The exercise: Write out, word for word, every line from the one containing "Of (575,196) |" through the last line of the records below, both ends included.

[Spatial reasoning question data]
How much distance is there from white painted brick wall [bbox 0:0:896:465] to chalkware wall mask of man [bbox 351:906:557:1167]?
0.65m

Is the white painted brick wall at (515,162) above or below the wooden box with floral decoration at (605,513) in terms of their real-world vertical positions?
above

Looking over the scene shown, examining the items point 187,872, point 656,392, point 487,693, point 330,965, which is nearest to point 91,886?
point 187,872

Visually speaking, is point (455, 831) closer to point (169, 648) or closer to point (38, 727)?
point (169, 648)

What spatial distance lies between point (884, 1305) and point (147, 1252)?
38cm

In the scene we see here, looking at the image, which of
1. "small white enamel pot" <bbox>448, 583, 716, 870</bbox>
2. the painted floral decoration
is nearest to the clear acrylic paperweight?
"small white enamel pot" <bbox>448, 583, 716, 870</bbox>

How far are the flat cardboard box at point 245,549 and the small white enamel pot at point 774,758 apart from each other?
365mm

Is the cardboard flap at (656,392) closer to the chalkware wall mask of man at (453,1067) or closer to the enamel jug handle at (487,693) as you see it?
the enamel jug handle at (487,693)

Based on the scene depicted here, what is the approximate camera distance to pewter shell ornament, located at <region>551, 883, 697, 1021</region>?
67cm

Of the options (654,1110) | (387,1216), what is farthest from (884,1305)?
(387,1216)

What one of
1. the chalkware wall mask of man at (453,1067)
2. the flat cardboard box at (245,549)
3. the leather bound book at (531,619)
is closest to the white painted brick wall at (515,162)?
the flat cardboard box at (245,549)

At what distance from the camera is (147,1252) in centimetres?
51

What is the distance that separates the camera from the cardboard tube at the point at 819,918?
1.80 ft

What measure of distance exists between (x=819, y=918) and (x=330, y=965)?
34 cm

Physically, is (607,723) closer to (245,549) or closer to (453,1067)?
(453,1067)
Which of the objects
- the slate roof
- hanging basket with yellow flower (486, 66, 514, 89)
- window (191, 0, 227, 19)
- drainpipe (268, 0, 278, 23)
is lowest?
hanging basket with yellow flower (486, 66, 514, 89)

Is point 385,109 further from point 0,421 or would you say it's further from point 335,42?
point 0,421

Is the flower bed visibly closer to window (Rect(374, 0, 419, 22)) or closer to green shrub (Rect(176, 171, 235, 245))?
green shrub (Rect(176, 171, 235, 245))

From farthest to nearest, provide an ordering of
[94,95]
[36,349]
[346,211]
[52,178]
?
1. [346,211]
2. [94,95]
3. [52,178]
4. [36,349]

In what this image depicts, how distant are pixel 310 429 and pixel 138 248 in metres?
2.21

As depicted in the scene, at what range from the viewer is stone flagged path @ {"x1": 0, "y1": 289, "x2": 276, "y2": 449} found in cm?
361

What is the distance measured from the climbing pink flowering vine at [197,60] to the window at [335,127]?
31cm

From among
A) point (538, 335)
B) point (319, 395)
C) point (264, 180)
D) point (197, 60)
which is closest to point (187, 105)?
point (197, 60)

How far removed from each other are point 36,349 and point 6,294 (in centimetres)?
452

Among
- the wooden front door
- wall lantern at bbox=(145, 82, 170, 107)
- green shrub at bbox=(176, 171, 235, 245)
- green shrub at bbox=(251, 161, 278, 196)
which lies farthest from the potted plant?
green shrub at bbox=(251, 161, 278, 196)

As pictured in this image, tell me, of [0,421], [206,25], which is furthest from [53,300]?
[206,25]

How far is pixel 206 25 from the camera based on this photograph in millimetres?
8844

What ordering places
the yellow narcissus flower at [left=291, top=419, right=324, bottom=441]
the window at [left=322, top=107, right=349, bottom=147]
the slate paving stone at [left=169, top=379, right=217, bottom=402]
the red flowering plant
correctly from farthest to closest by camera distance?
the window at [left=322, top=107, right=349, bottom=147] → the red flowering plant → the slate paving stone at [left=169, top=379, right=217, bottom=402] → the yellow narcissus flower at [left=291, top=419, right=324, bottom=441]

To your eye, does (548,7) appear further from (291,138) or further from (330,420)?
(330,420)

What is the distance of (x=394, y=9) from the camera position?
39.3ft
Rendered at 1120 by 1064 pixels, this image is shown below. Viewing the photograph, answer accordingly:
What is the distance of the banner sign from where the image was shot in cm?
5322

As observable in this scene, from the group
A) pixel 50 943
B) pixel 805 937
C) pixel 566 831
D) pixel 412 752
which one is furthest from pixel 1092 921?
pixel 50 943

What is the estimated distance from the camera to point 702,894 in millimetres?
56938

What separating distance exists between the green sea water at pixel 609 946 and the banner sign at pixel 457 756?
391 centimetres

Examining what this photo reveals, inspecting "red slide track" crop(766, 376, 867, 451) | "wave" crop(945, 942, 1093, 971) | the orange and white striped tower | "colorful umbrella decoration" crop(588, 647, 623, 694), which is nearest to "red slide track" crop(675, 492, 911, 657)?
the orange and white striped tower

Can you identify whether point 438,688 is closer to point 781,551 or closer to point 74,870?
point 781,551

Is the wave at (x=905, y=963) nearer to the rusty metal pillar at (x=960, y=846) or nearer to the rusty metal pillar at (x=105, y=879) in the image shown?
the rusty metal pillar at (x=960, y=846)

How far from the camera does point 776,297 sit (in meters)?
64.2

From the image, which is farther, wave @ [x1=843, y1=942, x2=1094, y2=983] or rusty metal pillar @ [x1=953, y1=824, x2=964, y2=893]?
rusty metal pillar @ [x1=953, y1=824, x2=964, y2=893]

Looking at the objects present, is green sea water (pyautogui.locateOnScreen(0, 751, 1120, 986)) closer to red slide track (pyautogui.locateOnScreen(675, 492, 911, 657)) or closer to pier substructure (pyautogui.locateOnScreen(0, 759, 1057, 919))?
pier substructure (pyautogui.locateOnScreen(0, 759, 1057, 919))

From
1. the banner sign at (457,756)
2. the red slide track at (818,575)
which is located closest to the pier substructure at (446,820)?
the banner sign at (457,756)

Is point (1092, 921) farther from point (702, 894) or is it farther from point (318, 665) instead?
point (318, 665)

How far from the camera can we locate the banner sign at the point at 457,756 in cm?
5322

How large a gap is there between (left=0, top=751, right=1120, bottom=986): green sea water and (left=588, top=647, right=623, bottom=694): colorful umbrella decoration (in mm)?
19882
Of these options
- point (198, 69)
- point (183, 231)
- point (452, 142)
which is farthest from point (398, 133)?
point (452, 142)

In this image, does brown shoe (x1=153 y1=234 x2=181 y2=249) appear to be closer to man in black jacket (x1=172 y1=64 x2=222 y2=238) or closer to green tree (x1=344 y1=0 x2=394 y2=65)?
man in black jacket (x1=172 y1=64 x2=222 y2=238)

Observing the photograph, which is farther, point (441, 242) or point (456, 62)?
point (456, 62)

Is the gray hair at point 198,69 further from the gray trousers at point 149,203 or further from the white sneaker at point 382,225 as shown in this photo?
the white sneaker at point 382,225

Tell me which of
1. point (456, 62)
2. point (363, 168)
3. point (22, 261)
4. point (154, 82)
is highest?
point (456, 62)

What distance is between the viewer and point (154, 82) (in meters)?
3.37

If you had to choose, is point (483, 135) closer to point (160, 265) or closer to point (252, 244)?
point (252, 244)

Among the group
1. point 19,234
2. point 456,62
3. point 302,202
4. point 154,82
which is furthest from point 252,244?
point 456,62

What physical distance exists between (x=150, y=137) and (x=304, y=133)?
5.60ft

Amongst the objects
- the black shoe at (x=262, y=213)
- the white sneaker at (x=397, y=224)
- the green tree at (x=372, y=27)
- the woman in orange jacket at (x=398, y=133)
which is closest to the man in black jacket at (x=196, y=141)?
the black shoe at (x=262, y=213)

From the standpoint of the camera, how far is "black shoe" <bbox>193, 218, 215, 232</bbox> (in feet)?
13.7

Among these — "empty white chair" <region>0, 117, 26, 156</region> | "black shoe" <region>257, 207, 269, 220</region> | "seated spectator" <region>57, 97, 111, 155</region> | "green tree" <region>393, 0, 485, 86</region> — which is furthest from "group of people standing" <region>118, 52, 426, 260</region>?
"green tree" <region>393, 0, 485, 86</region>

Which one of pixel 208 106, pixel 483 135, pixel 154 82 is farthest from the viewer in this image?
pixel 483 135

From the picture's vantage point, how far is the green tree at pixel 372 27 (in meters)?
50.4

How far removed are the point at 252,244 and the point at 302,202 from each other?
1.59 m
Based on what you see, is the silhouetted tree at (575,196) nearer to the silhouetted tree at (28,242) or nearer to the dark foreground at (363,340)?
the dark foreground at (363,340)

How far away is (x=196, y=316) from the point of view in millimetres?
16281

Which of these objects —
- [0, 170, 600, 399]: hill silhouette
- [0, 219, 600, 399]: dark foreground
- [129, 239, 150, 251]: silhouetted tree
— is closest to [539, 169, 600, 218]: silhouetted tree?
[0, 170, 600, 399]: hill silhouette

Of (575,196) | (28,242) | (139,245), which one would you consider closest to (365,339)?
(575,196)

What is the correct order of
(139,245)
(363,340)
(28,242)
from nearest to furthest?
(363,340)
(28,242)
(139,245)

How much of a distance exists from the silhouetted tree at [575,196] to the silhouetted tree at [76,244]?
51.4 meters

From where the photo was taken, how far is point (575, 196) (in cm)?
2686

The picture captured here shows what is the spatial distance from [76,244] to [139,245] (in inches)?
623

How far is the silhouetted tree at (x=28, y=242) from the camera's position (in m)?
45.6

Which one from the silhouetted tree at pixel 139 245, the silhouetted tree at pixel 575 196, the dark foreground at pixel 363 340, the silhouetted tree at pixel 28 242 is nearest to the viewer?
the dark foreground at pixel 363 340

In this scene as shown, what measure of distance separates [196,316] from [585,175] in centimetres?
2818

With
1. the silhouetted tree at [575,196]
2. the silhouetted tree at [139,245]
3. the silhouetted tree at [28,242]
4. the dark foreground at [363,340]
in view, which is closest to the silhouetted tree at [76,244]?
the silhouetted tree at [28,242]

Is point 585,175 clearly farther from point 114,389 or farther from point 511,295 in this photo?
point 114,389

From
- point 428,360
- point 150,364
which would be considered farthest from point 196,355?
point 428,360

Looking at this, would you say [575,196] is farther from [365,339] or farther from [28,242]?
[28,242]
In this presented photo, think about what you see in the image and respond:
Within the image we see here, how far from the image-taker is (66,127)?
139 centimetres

Result of the exercise:
Of (575,196) | (28,242) | (139,245), which one would you consider closest to (365,339)?
(575,196)

What is the correct order of
(139,245)
(363,340)
(28,242)
from nearest to furthest?
(363,340)
(28,242)
(139,245)

How much of a distance exists from the silhouetted tree at [575,196] to the silhouetted tree at [76,244]?
51.4 meters

From where the photo was taken, how far is point (575, 196) (in cm)?
2686

The picture captured here shows what is the spatial distance from [76,244] to [139,245] (in inches)?
623

How far is the silhouetted tree at (x=28, y=242) from the camera's position (in m)?
45.6

Which one from the silhouetted tree at pixel 139 245, the silhouetted tree at pixel 575 196, the dark foreground at pixel 363 340, the silhouetted tree at pixel 28 242 is nearest to the viewer?
the dark foreground at pixel 363 340

In this scene as shown, what measure of distance separates [196,316] from [585,175] in centimetres?
2818

With
1. the silhouetted tree at [575,196]
2. the silhouetted tree at [139,245]
3. the silhouetted tree at [28,242]
4. the dark foreground at [363,340]
in view, which is closest to the silhouetted tree at [76,244]?
the silhouetted tree at [28,242]

Is point 585,175 clearly farther from point 114,389 or farther from point 511,295 in this photo?
point 114,389

From
- point 428,360
- point 150,364
which would be considered farthest from point 196,355?
point 428,360

Looking at this, would you say [575,196] is farther from [365,339] or farther from [28,242]?
[28,242]
In this presented photo, think about what you see in the image and respond:
Within the image we see here, how far from the image-taker is (66,127)?
139 centimetres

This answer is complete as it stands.